According to our observations, multifactorial development occurs when occult infection occurs due to inflammatory processes and tissue hyperplasia, contributing to further inflammation. Thus, in these patients, viruses elicited immune and inflammatory responses in the upper respiratory tract, and bacterial super infection led to the development of acute tonsillitis. A similar opinion is shared by Wittebole X, et al. [17], who noted that the advantage of therapeutic bacteriophages is their high specificity for certain microorganisms, good compatibility with other drugs, and minimal association with adverse events as well as the absence of allergic reactions [17].

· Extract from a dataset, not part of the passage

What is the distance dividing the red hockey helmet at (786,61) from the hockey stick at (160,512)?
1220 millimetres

During treatment, the fastest improvement in the disease course occurred in the second group treated with bacteriophage therapy. Compared with that in the first group, clinical improvement in the condition of patients occurred 1.4 times faster in children who received bacteriophage therapy. Based on the obtained results, it can be concluded that the use of bacteriophages in the treatment of children with acute tonsillitis in an outpatient setting has a good therapeutic effect, and the use of bacteriophage therapy in pediatrics can be considered as an alternative therapy in the prevention of severe complications of respiratory infections.
Study Limitations
As can be seen from the results of this study, there are limitations to the use of inhalant bacteriophage therapy. First, this method requires access to a nebulizer, which limits its use at home. A nebulizer is mainly available in polyclinics, and families who do not have this device are forced to visit polyclinics. Secondly, bacteriophages require special storage in a refrigerator and medical personnel should be trained in the storage and use of bacteriophages. Third, there must be access to the acquisition of bacteriophages. In remote areas of residence of patients, there may be a lack of drugs. All of the above limitations can be solved by the management of the medical institution.
Conclusion
The main predictor of the development of acute tonsillitis in children was viral infection (75.8%), which increased the colonization of tonsils by pathogenic bacterial flora. Moreover, in 66.4% of the cases, joint colonization by several bacterial species, mainly Staphylococcus aureus and Streptococcus pyogenes, was observed, with different relative proportions. The use of bacteriophage therapy in the conservative treatment of acute tonsillitis in children can improve the condition 1.4 times faster than standard therapy during the acute period of the disease.